As I recall that was Shakespeare.....


----------



## SONNET CLV (May 31, 2014)

"Music is the most witless thing conceivable, ..."

Before I move on deeper into the articles, I must ponder that opening assertion. If I conclude as I am now leaning that the statement is pure balderdash, I shall not read on. For even if the statement _hints_ at a modicum of truth, there is certainly something at least conceivably _more_ witless, and that is to assert that music is the most foolish and stupid thing conceivable.


----------



## RichardWagnerOfficial (Sep 11, 2021)

Wit =/= intelligence.


----------



## Forster (Apr 22, 2021)

SONNET CLV said:


> "Music is the most witless thing conceivable, ..."
> 
> Before I move on deeper into the articles, I must ponder that opening assertion. If I conclude as I am now leaning that the statement is pure balderdash, I shall not read on. For even if the statement _hints_ at a modicum of truth, there is certainly something at least conceivably _more_ witless, and that is to assert that music is the most foolish and stupid thing conceivable.


Well, I got past your opening line, but couldn't stomach this...


> Surely we may call the A-major Symphony of Beethoven the brightest thing that any art has e'er brought forth: but can we imagine the genius of this work in any but a state of loftiest transport?

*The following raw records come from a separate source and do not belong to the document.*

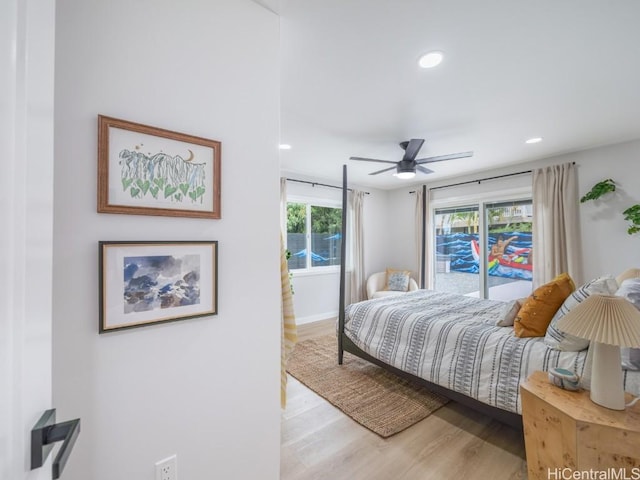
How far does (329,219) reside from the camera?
524 centimetres

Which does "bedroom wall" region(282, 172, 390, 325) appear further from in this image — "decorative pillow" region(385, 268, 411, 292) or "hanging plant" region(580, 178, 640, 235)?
"hanging plant" region(580, 178, 640, 235)

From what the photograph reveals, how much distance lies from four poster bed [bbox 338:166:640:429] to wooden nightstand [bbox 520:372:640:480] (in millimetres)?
364

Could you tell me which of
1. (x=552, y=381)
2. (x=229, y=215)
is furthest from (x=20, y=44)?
(x=552, y=381)

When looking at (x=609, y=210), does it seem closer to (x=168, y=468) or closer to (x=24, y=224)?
(x=168, y=468)

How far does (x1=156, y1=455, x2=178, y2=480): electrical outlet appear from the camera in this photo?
1.05 m

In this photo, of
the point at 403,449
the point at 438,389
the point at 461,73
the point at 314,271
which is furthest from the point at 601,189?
the point at 314,271

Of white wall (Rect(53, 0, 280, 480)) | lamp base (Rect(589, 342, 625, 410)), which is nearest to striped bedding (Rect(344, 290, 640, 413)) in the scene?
lamp base (Rect(589, 342, 625, 410))

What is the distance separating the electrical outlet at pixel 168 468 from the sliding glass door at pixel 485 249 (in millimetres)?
4652

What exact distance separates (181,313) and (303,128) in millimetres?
2296

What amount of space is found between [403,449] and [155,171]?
2.18m

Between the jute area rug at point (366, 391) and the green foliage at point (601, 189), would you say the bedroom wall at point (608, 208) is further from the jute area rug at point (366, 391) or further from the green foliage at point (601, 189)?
the jute area rug at point (366, 391)

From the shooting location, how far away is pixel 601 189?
10.7 ft

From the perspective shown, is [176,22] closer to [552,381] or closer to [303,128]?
[303,128]

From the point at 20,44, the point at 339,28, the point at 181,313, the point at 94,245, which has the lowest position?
the point at 181,313
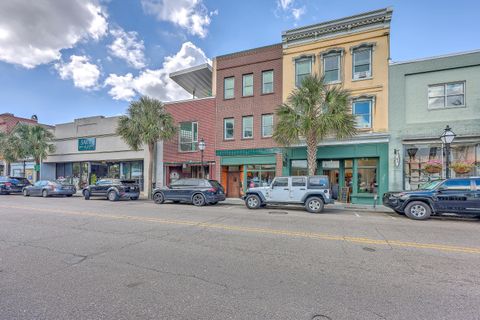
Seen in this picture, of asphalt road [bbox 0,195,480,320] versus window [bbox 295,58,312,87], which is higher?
window [bbox 295,58,312,87]

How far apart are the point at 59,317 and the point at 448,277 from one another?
237 inches

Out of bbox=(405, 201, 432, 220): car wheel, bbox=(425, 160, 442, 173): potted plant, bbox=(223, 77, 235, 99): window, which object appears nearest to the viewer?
bbox=(405, 201, 432, 220): car wheel

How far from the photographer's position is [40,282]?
4062 millimetres

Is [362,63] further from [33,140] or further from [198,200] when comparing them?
[33,140]

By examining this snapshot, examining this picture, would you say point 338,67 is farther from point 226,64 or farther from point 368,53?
point 226,64

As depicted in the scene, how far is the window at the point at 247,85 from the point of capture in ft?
65.5

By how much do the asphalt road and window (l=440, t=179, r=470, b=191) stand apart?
265cm

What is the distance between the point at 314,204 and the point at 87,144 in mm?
24807

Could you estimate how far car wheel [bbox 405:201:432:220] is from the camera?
10285 mm

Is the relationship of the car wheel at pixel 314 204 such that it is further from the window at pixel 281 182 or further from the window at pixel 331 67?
the window at pixel 331 67

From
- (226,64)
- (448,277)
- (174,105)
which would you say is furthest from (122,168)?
(448,277)

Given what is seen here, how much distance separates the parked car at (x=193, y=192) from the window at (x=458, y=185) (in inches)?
429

Here is held a Dionysos-feast such as only on the most ideal of suppositions can the Greek have ever celebrated: let us plunge into the rushing tumult, the frenzy of delight, we never leave the realm of lofty ecstasy, high as heaven above the soil where Wit rakes up its meagre fancies.


I mean, I quite like the 7th, but really..


----------



## marlow (11 mo ago)

“If there is anyone here whom I have not insulted, I beg his pardon.”

(Johannes Brahms)


----------



## amfortas (Jun 15, 2011)

Kind of reminds me of Tony Palmer's old _Wagner_ film from years ago, featuring Richard Burton's last performance. In a memorable soirée scene, one thing becomes abundantly clear: when Wagner's around, never, EVER mention Meyerbeer.


----------